Former Timaru man helps design 3-D computer display
A former Timaru man headed up the team that designed the world's first computer where 3-D images actually come out of the screen
Dr Jason Alexander, is part of a team at Lancaster University who have created a physically dynamic bar chart.
Or in laymans terms, a computer where the data bars propel out of the screen, and can change as the information entered changes.
Alexander, who is a lecturer in human-computer interaction, said the team had identified that generally people struggled with multi-dimensional data and had been trialling for sometime with the technology which enabled the shape to change as the information changed.

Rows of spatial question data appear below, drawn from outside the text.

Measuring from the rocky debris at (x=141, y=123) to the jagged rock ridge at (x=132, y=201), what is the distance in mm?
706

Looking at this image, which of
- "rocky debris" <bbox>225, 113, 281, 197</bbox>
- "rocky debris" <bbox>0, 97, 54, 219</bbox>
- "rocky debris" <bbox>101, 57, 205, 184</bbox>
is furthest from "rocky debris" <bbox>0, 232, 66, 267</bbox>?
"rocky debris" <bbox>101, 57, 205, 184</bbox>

"We've named this particular prototype "EMERGE" as the data physically emerges from the display. It's an example of the more general class of technology called shape-changing displays."

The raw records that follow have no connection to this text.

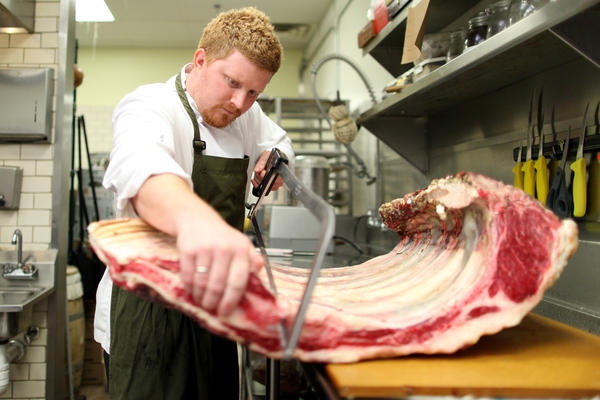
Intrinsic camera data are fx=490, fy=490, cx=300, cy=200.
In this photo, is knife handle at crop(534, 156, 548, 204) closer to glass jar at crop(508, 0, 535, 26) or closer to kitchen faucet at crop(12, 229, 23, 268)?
glass jar at crop(508, 0, 535, 26)

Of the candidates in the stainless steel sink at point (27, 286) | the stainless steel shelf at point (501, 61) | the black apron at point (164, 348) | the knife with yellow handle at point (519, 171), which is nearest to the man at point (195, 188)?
the black apron at point (164, 348)

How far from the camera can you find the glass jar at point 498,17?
63.4 inches

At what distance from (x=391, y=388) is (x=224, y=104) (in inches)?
39.0

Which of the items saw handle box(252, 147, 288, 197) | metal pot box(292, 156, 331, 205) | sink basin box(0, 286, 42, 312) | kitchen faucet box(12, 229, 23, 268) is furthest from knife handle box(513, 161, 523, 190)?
kitchen faucet box(12, 229, 23, 268)

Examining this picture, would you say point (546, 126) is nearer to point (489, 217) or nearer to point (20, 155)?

Alexander lived in Timaru until the end of 1999, where he had completed year 11 at Mountainview High School. He then finished his schooling at Burnside High School and went on to do his tertiary studies at the University of Canterbury.
The team had been working on the technology for three or four years, with the EMERGE prototype taking about six months to do, he said.
And as with anything that takes time, there was a variety of emotions involved, he said.
Although he gets a kick out of seeing people's reaction to the technology.
"... users love physically interacting with the data points and experiencing the physical actuation."
They are surprised when the bars actually emerge out of the screen, he said.
That was interesting to watch, Alexander said.
However there was a low point was when the team realised their first approach to the mechanical actuation system was not going to work.
Down the line Alexander could see the 3-D computer being used at meeting room tables, a sales pitch or anywhere data could be discussed by a group around a table.
"The vision for this technology is for every pixel on your display to have actuation capabilities.
"This opens a diverse range of possibilities including: maps being able to show physical terrain, physical buttons extruding, on-the-fly, from your mobile device, rendering of photographs in physical 3-D, and of course tangible gaming. The vision for this technology is for every pixel on your display to have actuation capabilities.